The practice marked the end of a sometimes long 13-month wait for Robertson, who was hired in July of last year to head up the school’s first women’s golf program.
“Finally,” Robertson said. “When I was proud to accept this job, it should have – but it didn’t – occur to me that I would be here several months without players to coach. I miss it. I’ve missed it so much. It’s about these kids and the relationship you build with each of them, and it all starts the first few days. They’re finally here, which is good.”
Tech will not begin competition until the fall of next year – part of a plan by athletics department officials to give Robertson time to build the foundation of the program. She started by signing two players during the fall signing period last November –Amanda Hollandsworth and Allison Woodward. She added her first assistant coach, Russell Abbott, this past May.
Hollandsworth, a native of nearby Floyd, Virginia, and Woodward, who hails from Unicoi, Tennessee, will take redshirt years this academic year and still be eligible for the next four years. They will spend the next year getting ahead on their academic studies and working with Robertson and Abbott on their golf games.
“I think it will be weird not competing because I’m so used to competing, both fall and spring,” said Hollandsworth, the state champion in Group 2A last year. “But it will give me more of an edge to come out next year and compete and want to play that much more because I haven’t in so long.”
“It will be weird, to an extent, but that was a draw for me to come here,” Woodward said. “It gives you a year to get acclimated not only to school, but to all the other stuff you have going on. It was a very stressful week. A lot of my friends who are competing next week are like, ‘It’s just so crazy right now’, and I can kind of relax more. So this is a tremendous opportunity, and I feel blessed to have this redshirt year to practice up and see how good of a golfer I can become with all these tools around me.”
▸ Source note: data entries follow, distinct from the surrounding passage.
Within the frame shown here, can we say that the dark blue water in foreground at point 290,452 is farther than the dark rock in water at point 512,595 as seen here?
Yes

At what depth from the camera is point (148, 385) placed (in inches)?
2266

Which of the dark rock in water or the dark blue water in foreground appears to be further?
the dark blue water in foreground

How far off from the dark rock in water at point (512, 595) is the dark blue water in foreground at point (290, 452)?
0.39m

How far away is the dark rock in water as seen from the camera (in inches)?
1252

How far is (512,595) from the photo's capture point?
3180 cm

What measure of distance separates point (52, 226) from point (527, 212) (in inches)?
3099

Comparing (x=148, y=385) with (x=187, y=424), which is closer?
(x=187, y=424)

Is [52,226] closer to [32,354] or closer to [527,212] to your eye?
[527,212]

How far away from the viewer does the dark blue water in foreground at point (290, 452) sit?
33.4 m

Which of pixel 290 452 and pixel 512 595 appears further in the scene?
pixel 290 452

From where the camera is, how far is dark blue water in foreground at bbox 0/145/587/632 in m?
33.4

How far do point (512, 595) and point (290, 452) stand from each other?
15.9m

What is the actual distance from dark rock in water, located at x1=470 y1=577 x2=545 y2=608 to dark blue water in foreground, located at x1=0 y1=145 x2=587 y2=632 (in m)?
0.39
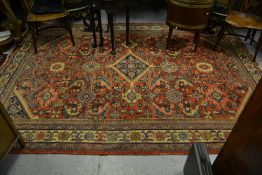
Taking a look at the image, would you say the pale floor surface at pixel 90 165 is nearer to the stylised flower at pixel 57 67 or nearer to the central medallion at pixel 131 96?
the central medallion at pixel 131 96

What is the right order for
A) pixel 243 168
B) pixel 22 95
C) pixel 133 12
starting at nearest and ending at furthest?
pixel 243 168
pixel 22 95
pixel 133 12

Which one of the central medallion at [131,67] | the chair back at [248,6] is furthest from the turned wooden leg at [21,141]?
the chair back at [248,6]

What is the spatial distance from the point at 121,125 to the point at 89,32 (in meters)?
1.85

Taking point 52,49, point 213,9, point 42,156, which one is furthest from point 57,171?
point 213,9

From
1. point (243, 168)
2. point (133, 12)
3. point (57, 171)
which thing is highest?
point (243, 168)

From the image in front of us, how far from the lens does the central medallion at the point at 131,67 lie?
2.40m

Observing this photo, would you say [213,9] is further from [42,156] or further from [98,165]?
[42,156]

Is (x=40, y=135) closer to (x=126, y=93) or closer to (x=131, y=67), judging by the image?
(x=126, y=93)

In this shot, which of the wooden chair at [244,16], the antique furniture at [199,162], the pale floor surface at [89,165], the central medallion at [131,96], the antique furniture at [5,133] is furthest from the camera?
the wooden chair at [244,16]

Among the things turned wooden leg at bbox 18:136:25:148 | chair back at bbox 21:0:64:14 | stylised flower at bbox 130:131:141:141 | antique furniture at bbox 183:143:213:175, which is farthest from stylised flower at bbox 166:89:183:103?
chair back at bbox 21:0:64:14

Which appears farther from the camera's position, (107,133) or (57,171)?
(107,133)

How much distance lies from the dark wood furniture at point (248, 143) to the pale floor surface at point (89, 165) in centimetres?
61

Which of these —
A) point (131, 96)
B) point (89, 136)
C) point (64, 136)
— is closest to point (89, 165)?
point (89, 136)

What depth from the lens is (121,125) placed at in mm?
1869
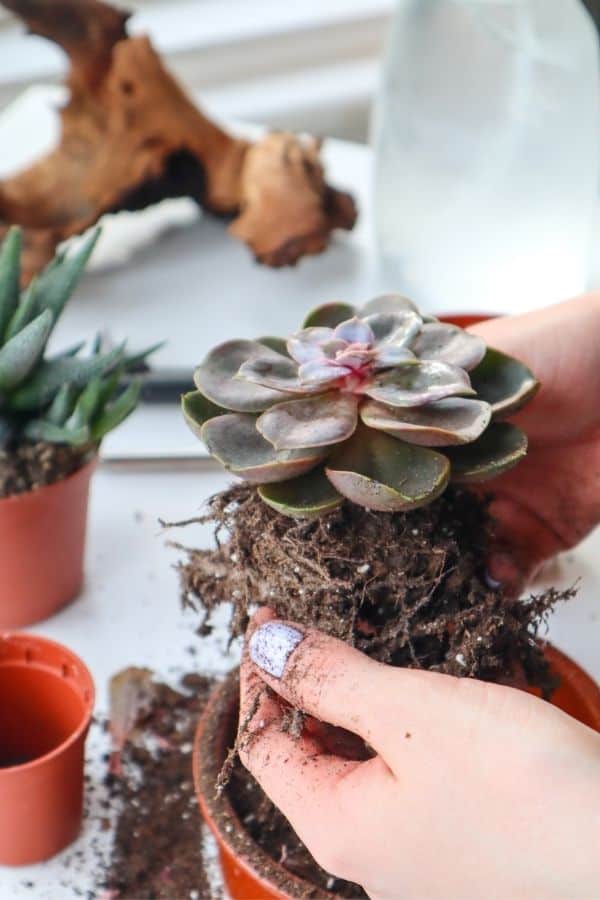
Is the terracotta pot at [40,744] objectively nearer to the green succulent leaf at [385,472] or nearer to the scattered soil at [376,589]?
the scattered soil at [376,589]

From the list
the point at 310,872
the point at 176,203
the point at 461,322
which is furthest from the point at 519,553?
the point at 176,203

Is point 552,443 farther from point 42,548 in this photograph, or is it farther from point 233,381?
point 42,548

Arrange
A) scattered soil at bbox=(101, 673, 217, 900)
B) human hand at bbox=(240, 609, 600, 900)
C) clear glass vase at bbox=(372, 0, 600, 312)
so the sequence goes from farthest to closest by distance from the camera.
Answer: clear glass vase at bbox=(372, 0, 600, 312) < scattered soil at bbox=(101, 673, 217, 900) < human hand at bbox=(240, 609, 600, 900)

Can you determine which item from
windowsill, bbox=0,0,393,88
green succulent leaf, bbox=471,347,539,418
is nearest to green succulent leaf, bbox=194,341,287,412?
green succulent leaf, bbox=471,347,539,418

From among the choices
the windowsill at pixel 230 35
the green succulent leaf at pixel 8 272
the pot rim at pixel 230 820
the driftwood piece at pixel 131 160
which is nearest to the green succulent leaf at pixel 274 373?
the pot rim at pixel 230 820

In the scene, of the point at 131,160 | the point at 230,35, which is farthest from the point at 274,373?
the point at 230,35

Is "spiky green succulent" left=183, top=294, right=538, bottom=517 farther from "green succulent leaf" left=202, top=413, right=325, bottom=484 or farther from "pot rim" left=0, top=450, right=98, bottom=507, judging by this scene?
"pot rim" left=0, top=450, right=98, bottom=507
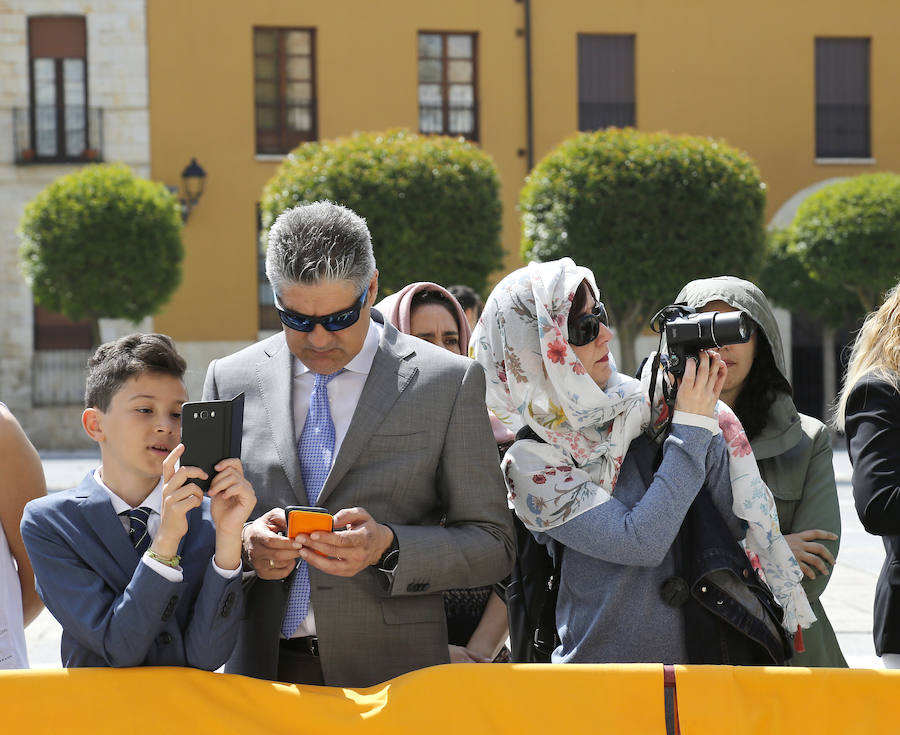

Hollandsworth and Woodward will be able to compete in any tournament separate of Virginia Tech, but their options will be limited because the school will not be allowed by the NCAA to pay any expenses, and also, because their class schedules figure to cut into their opportunities. But Robertson has plans to keep the two motivated, and one of them includes friendly competitions with the men’s golf team.
“Jay [Hardwick, the Tech men’s coach] and I have briefly talked about it, and he’s all for it,” Robertson said. “They’re pretty busy with their competitive season, but when they’re out of season in the late fall or early spring, we’ll be to do some of that. We’d like to have a little insider tournament to get the competitive juices flowing.
“It’s going to take some very creative thinking and motivational practices that Coach Abbott and I are going to have to come up to keep them motivated. Imagine a football team going and working out and doing all these things, and then ‘Sorry, you don’t get to bash people on Saturday.’ We have the same competitive spirit, and you want to go out and represent Virginia Tech and beat some people. So we’ll have to find a way to simulate that for this year.”
In addition to running practices this fall, Robertson plans hitting the recruiting trail pretty hard. She hopes to sign four in the fall signing period, as she continues building Tech’s program.